───── Source data
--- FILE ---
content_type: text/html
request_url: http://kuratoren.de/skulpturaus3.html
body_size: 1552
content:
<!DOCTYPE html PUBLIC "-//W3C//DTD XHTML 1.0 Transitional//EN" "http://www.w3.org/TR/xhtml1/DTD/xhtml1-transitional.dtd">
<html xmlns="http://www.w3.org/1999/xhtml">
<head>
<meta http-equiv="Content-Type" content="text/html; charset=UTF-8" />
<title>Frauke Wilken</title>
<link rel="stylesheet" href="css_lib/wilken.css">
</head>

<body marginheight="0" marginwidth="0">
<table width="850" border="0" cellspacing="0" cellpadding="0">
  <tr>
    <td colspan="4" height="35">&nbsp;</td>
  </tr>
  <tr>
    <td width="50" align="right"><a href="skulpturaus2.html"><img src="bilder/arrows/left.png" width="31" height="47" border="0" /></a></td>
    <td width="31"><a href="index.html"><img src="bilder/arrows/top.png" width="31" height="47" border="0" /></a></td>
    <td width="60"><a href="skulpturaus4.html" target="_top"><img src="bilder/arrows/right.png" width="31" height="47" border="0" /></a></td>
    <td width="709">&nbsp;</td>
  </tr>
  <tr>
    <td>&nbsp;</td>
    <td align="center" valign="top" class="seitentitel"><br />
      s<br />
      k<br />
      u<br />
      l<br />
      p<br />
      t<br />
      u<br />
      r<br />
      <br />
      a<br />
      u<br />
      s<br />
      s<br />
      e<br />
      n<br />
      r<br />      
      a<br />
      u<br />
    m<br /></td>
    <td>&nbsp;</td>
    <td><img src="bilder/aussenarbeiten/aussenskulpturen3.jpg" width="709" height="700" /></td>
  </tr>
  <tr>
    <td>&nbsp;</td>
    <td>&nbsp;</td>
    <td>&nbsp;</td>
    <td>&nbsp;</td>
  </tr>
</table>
──────────
**What you will do:**
Every record in the listing above should be reproduced exactly.

**Output for this task:**
--- FILE ---
content_type: text/html
request_url: http://kuratoren.de/skulpturaus3.html
body_size: 1552
content:
<!DOCTYPE html PUBLIC "-//W3C//DTD XHTML 1.0 Transitional//EN" "http://www.w3.org/TR/xhtml1/DTD/xhtml1-transitional.dtd">
<html xmlns="http://www.w3.org/1999/xhtml">
<head>
<meta http-equiv="Content-Type" content="text/html; charset=UTF-8" />
<title>Frauke Wilken</title>
<link rel="stylesheet" href="css_lib/wilken.css">
</head>

<body marginheight="0" marginwidth="0">
<table width="850" border="0" cellspacing="0" cellpadding="0">
  <tr>
    <td colspan="4" height="35">&nbsp;</td>
  </tr>
  <tr>
    <td width="50" align="right"><a href="skulpturaus2.html"><img src="bilder/arrows/left.png" width="31" height="47" border="0" /></a></td>
    <td width="31"><a href="index.html"><img src="bilder/arrows/top.png" width="31" height="47" border="0" /></a></td>
    <td width="60"><a href="skulpturaus4.html" target="_top"><img src="bilder/arrows/right.png" width="31" height="47" border="0" /></a></td>
    <td width="709">&nbsp;</td>
  </tr>
  <tr>
    <td>&nbsp;</td>
    <td align="center" valign="top" class="seitentitel"><br />
      s<br />
      k<br />
      u<br />
      l<br />
      p<br />
      t<br />
      u<br />
      r<br />
      <br />
      a<br />
      u<br />
      s<br />
      s<br />
      e<br />
      n<br />
      r<br />      
      a<br />
      u<br />
    m<br /></td>
    <td>&nbsp;</td>
    <td><img src="bilder/aussenarbeiten/aussenskulpturen3.jpg" width="709" height="700" /></td>
  </tr>
  <tr>
    <td>&nbsp;</td>
    <td>&nbsp;</td>
    <td>&nbsp;</td>
    <td>&nbsp;</td>
  </tr>
</table>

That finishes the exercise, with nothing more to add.